## TASK TO COMPLETE
The records that follow should be copied in full, exactly as they read.

## PROVIDED MATERIAL

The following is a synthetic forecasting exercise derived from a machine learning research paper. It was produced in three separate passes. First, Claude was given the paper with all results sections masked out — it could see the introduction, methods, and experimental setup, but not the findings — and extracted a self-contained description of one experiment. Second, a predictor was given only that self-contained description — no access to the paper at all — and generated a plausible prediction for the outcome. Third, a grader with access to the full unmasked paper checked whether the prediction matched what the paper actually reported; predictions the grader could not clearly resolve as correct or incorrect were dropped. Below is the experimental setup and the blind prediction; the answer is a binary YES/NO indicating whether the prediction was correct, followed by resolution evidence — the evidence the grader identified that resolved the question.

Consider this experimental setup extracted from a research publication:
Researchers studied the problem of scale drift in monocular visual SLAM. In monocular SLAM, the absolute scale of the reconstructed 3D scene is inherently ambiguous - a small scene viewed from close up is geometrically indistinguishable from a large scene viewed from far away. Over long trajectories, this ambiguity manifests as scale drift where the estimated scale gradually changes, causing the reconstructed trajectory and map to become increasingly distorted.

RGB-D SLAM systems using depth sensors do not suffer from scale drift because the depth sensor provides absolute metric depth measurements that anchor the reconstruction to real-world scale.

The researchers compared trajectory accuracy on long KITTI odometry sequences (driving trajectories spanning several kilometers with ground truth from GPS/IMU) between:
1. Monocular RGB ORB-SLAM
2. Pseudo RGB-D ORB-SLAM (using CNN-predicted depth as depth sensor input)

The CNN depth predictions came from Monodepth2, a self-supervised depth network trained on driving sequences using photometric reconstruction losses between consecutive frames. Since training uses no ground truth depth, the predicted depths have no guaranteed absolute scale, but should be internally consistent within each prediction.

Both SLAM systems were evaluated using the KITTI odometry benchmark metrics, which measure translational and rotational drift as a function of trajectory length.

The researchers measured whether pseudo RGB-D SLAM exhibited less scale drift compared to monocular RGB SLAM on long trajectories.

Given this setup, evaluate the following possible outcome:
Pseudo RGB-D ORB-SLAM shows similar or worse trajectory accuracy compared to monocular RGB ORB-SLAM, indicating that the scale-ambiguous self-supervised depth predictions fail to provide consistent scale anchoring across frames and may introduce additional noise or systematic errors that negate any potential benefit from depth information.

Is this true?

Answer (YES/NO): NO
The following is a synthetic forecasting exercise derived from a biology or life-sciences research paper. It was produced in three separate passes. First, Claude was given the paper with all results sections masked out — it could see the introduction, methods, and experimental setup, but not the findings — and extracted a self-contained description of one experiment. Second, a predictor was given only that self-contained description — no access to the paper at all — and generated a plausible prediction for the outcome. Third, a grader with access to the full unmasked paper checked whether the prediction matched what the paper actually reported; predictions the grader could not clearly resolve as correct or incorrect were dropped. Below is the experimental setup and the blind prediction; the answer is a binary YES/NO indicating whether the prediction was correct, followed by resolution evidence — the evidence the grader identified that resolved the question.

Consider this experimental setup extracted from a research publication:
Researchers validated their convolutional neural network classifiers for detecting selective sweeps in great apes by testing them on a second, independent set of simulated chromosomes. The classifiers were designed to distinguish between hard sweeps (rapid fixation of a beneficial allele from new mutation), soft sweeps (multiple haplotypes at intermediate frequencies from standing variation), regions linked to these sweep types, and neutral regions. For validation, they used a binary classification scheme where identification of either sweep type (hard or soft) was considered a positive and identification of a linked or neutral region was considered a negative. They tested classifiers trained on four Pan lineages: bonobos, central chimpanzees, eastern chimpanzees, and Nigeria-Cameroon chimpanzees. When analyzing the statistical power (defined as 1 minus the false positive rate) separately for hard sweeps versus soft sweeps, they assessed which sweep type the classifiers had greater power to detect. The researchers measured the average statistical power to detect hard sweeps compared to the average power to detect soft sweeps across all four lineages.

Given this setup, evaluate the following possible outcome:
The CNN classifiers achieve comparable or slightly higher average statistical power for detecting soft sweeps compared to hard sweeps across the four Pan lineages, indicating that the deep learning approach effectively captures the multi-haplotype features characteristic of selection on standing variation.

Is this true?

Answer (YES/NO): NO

## RESULT OF THIS TASK
The following is a synthetic forecasting exercise derived from a machine learning research paper. It was produced in three separate passes. First, Claude was given the paper with all results sections masked out — it could see the introduction, methods, and experimental setup, but not the findings — and extracted a self-contained description of one experiment. Second, a predictor was given only that self-contained description — no access to the paper at all — and generated a plausible prediction for the outcome. Third, a grader with access to the full unmasked paper checked whether the prediction matched what the paper actually reported; predictions the grader could not clearly resolve as correct or incorrect were dropped. Below is the experimental setup and the blind prediction; the answer is a binary YES/NO indicating whether the prediction was correct, followed by resolution evidence — the evidence the grader identified that resolved the question.

Consider this experimental setup extracted from a research publication:
Researchers studied the problem of scale drift in monocular visual SLAM. In monocular SLAM, the absolute scale of the reconstructed 3D scene is inherently ambiguous - a small scene viewed from close up is geometrically indistinguishable from a large scene viewed from far away. Over long trajectories, this ambiguity manifests as scale drift where the estimated scale gradually changes, causing the reconstructed trajectory and map to become increasingly distorted.

RGB-D SLAM systems using depth sensors do not suffer from scale drift because the depth sensor provides absolute metric depth measurements that anchor the reconstruction to real-world scale.

The researchers compared trajectory accuracy on long KITTI odometry sequences (driving trajectories spanning several kilometers with ground truth from GPS/IMU) between:
1. Monocular RGB ORB-SLAM
2. Pseudo RGB-D ORB-SLAM (using CNN-predicted depth as depth sensor input)

The CNN depth predictions came from Monodepth2, a self-supervised depth network trained on driving sequences using photometric reconstruction losses between consecutive frames. Since training uses no ground truth depth, the predicted depths have no guaranteed absolute scale, but should be internally consistent within each prediction.

Both SLAM systems were evaluated using the KITTI odometry benchmark metrics, which measure translational and rotational drift as a function of trajectory length.

The researchers measured whether pseudo RGB-D SLAM exhibited less scale drift compared to monocular RGB SLAM on long trajectories.

Given this setup, evaluate the following possible outcome:
Pseudo RGB-D ORB-SLAM shows similar or worse trajectory accuracy compared to monocular RGB ORB-SLAM, indicating that the scale-ambiguous self-supervised depth predictions fail to provide consistent scale anchoring across frames and may introduce additional noise or systematic errors that negate any potential benefit from depth information.

Is this true?

Answer (YES/NO): NO
The following is a synthetic forecasting exercise derived from a biology or life-sciences research paper. It was produced in three separate passes. First, Claude was given the paper with all results sections masked out — it could see the introduction, methods, and experimental setup, but not the findings — and extracted a self-contained description of one experiment. Second, a predictor was given only that self-contained description — no access to the paper at all — and generated a plausible prediction for the outcome. Third, a grader with access to the full unmasked paper checked whether the prediction matched what the paper actually reported; predictions the grader could not clearly resolve as correct or incorrect were dropped. Below is the experimental setup and the blind prediction; the answer is a binary YES/NO indicating whether the prediction was correct, followed by resolution evidence — the evidence the grader identified that resolved the question.

Consider this experimental setup extracted from a research publication:
Researchers validated their convolutional neural network classifiers for detecting selective sweeps in great apes by testing them on a second, independent set of simulated chromosomes. The classifiers were designed to distinguish between hard sweeps (rapid fixation of a beneficial allele from new mutation), soft sweeps (multiple haplotypes at intermediate frequencies from standing variation), regions linked to these sweep types, and neutral regions. For validation, they used a binary classification scheme where identification of either sweep type (hard or soft) was considered a positive and identification of a linked or neutral region was considered a negative. They tested classifiers trained on four Pan lineages: bonobos, central chimpanzees, eastern chimpanzees, and Nigeria-Cameroon chimpanzees. When analyzing the statistical power (defined as 1 minus the false positive rate) separately for hard sweeps versus soft sweeps, they assessed which sweep type the classifiers had greater power to detect. The researchers measured the average statistical power to detect hard sweeps compared to the average power to detect soft sweeps across all four lineages.

Given this setup, evaluate the following possible outcome:
The CNN classifiers achieve comparable or slightly higher average statistical power for detecting soft sweeps compared to hard sweeps across the four Pan lineages, indicating that the deep learning approach effectively captures the multi-haplotype features characteristic of selection on standing variation.

Is this true?

Answer (YES/NO): NO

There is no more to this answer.